(Sorry about the headline--I couldn't resist!) My co-blogger over at the Capsules blog, Anne Taylor-Vaisey, sent me an interesting abstract from Transplant Procedures a while ago that, believe it or not, could be interesting even to those who don't do medical meetings: Called "Play-back theatre, theatre laboratory, and role-playing: new tools in investigating the patient-physician relationship in the context of continuing medical education courses," the Italian researchers' goal was to "report on the validation of a role-playing approach, using play-back and theatre laboratory in the context of a continuing medical education (CME) course on predialysis and transplantation, to discuss the patient-physician relationship."
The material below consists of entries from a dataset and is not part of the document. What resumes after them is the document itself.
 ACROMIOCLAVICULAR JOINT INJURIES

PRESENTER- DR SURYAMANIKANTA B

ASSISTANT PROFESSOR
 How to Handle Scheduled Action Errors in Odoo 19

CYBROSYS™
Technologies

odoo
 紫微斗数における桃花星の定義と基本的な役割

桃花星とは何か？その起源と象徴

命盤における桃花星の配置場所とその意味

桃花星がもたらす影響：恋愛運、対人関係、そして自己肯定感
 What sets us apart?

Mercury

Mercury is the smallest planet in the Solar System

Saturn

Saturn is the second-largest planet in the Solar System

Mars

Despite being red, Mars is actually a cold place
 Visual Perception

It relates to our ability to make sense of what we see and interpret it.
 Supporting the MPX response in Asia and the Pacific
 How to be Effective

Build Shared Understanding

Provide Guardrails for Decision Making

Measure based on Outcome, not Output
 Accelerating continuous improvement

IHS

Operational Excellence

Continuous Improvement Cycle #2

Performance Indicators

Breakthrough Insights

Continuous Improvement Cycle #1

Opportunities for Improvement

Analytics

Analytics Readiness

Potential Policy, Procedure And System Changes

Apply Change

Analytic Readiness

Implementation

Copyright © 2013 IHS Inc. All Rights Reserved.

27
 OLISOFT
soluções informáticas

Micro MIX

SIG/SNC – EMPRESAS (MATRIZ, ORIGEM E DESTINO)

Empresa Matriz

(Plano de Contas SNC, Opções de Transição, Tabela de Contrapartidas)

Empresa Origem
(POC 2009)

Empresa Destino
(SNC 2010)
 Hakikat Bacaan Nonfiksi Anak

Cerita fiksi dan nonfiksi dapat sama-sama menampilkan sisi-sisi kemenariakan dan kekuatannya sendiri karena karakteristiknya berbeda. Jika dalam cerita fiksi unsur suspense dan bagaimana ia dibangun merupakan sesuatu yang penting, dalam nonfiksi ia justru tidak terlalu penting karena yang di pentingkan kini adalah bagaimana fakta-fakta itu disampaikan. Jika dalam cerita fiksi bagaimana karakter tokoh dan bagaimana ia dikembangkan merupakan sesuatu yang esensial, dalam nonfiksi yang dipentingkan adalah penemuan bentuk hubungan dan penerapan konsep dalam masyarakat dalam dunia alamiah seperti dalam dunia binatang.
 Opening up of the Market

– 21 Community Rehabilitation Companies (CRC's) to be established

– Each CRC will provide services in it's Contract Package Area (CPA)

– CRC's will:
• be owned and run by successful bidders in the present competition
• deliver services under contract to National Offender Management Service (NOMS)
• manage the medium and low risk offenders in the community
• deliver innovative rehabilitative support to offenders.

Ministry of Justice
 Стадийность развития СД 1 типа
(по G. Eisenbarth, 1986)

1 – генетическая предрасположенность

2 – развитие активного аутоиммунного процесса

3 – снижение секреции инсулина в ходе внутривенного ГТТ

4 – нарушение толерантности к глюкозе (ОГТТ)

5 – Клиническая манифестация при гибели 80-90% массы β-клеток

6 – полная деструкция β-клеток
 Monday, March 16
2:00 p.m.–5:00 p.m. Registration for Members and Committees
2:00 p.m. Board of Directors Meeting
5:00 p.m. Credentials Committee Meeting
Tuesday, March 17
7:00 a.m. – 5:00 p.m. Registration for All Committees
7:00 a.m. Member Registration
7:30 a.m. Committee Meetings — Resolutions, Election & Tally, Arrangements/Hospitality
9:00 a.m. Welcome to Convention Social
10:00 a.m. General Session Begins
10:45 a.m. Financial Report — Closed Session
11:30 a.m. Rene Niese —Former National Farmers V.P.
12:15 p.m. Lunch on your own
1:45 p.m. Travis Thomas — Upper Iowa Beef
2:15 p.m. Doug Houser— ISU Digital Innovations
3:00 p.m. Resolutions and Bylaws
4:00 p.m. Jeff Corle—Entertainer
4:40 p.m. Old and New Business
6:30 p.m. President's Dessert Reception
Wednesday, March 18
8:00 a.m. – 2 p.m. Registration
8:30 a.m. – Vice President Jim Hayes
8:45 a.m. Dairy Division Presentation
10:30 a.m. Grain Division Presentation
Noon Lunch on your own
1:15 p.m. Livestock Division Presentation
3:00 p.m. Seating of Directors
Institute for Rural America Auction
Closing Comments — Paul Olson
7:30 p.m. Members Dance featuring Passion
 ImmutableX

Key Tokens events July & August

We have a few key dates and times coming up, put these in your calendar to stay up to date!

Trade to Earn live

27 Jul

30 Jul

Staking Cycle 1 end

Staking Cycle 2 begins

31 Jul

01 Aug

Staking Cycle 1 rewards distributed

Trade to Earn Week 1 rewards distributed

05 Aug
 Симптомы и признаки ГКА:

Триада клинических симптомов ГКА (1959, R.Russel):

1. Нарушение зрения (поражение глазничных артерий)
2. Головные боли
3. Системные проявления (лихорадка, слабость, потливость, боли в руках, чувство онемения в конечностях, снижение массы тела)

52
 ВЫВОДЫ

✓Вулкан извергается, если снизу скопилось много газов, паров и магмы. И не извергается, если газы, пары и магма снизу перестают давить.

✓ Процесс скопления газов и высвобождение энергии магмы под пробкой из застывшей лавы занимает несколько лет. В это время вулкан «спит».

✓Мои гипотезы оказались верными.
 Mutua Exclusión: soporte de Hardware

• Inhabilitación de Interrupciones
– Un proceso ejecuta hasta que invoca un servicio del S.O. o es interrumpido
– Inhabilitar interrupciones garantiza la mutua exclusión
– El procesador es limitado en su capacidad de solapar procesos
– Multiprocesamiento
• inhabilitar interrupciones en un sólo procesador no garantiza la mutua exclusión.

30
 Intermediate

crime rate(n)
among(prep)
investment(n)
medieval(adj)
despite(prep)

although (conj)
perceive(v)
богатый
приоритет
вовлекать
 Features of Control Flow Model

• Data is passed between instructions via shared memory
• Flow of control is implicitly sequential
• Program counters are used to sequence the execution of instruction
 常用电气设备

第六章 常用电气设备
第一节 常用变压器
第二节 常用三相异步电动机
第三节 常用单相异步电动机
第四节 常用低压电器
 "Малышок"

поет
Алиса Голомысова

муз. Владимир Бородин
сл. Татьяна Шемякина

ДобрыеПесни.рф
So they set up a two-day, highly interactive course, with the help of a theater director, that included
"play-back theatre in which experiences told by the participants were mimed by a group of actors, and theatre laboratory in which different aspects of voice and touch were explored. Opinions were gathered by an anonymous semistructured questionnaire completed by all participants."
The result? A smashing success! The Ministry of Health gave it a high score, as did the docs. " Sixteen of 18 asked to repeat the experience. The strong emotional involvement was an advantage for 15 of 18, sharing emotional aspects of the profession for 10 of 18, and usefulness in clarifying opinions on "dark sides" of our profession for 10 of 18."
The researchers concluded that nonconventional educational approaches can help the patient-physician relationship.
This is so cool! I haven't heard of anyone doing this in the medical field, though it's creeping into other types of educational activities. If anyone has experience doing this type of activity, please let me know. I'd love to know how it worked--or didn't work--for your group. I know I'd jump at the chance to take part in something like this.